Il secondo piano di lettura offerto dal documentario è quello prettamente culturale e intimo, legato a tutti quegli Zhao Xiaoyon che, mossi da una sorta di “magnifica ossessione” verso Van Gogh, non hanno rinunciato alle proprie velleità artistiche pur essendo coscienti della propria condizione. Da qui la riflessione sull’arte che in qualche modo fa capolino nel film, prende lo spunto dalle sensibilità, dai desideri, dalle aspirazioni, dai progetti e dai sogni personali, fino a diventare un concetto assoluto quando, ammirando le opere originali, si ha la consapevolezza della propria povertà creativa e artistica. Ma sarà proprio da questa consapevolezza che, per la prima volta, Zhao Xiaoyon sentirà il bisogno di dipingere un quadro tutto suo. “Chissà – pensa – che fra cinquanta o cento anni non venga apprezzato da qualcuno”.
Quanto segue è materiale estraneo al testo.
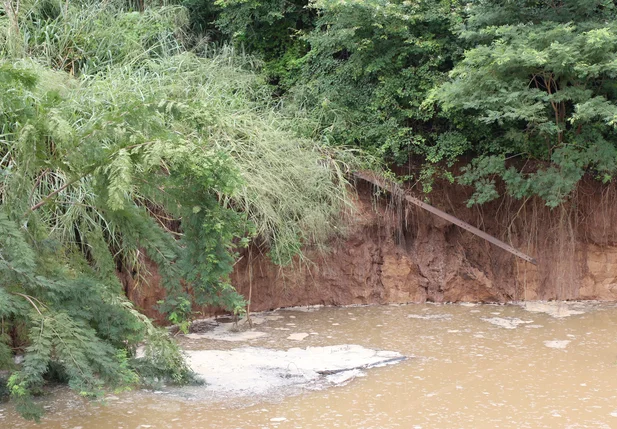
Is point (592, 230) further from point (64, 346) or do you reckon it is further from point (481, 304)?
point (64, 346)

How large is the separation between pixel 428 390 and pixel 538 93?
4.05m

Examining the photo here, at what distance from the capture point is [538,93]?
8.62 meters

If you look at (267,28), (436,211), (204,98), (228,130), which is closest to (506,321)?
(436,211)

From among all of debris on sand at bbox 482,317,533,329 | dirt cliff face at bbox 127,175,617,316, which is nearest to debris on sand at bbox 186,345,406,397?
debris on sand at bbox 482,317,533,329

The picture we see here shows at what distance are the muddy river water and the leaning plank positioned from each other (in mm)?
1137

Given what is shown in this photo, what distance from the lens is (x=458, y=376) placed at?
659cm

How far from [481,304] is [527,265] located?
0.83m

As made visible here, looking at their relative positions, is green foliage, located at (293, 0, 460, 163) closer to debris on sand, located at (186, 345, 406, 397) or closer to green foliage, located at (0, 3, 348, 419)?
green foliage, located at (0, 3, 348, 419)

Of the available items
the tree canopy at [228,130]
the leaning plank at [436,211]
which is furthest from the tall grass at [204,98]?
the leaning plank at [436,211]

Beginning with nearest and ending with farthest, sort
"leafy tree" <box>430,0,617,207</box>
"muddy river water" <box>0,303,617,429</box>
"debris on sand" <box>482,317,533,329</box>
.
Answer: "muddy river water" <box>0,303,617,429</box>, "leafy tree" <box>430,0,617,207</box>, "debris on sand" <box>482,317,533,329</box>

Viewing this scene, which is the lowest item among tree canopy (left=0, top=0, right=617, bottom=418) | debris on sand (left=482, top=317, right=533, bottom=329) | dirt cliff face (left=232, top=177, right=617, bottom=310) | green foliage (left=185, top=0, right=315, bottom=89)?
debris on sand (left=482, top=317, right=533, bottom=329)

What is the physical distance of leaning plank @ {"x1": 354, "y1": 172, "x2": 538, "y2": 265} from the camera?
9656 mm

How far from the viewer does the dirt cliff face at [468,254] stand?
990cm

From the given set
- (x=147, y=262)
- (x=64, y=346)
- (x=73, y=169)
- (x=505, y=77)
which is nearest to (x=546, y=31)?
(x=505, y=77)
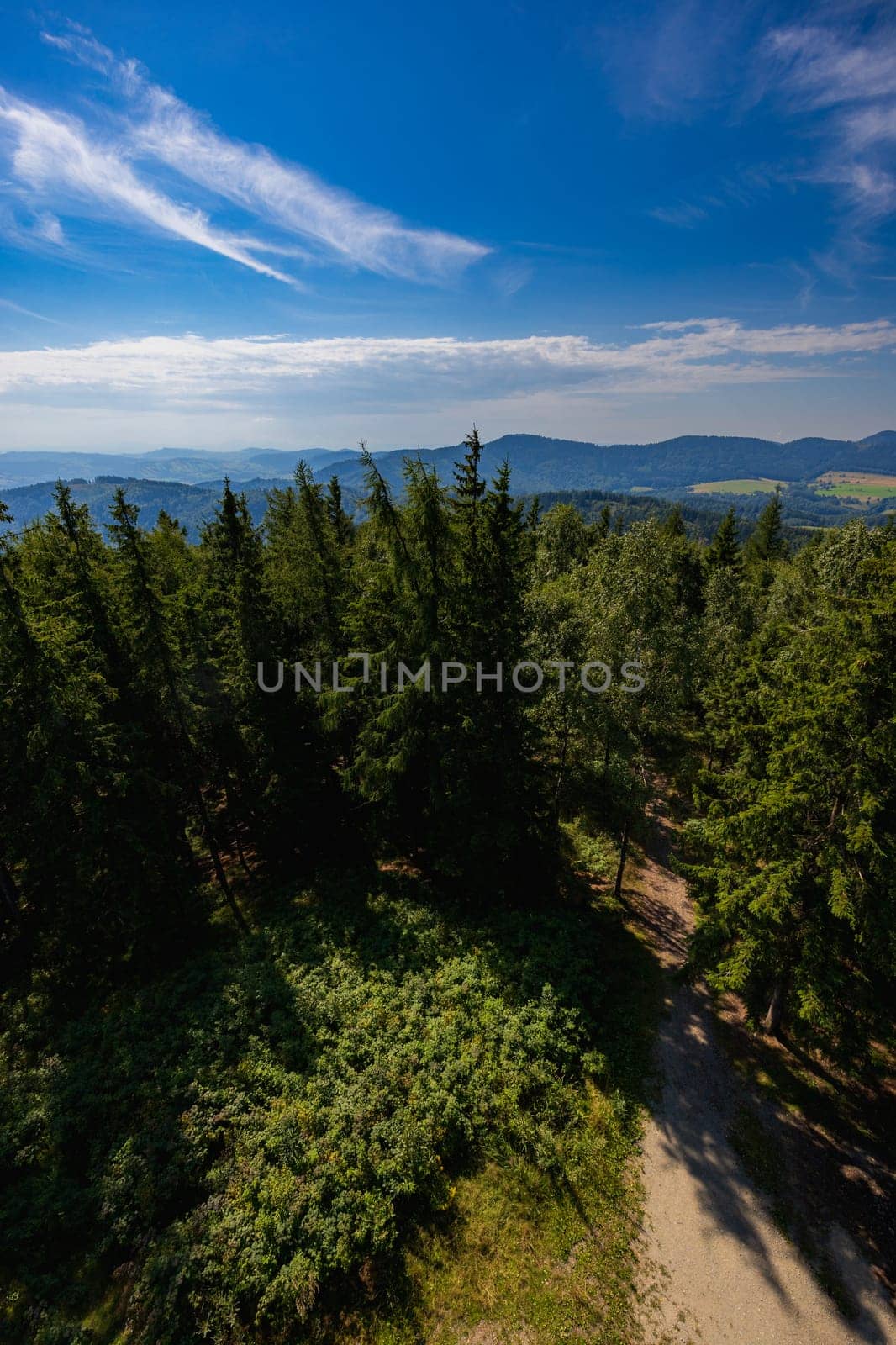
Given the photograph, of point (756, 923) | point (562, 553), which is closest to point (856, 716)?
point (756, 923)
Dal punto di vista tecnico il film è bello, va detto con estrema chiarezza. È un film “sincero”, onesto, ben girato, scritto e montato benissimo. Una particolare nota di merito alla fotografia che lo rende ancora più attraente, nonostante l’argomento possa sembrare ostico. Gli stacchi tra una città che pulsa, rappresentata dallo sfrecciare della metropolitana, dal traffico e dai grattacieli-dormitorio, e la vita dentro i laboratori dei lavoratori è un tocco di grande cinema. Infine la visione collettiva del film Brama di vivere di Vincente Minnelli da parte di Zhao Xiaoyon, della sua famiglia e dei suoi collaboratori, è una chicca imperdibile.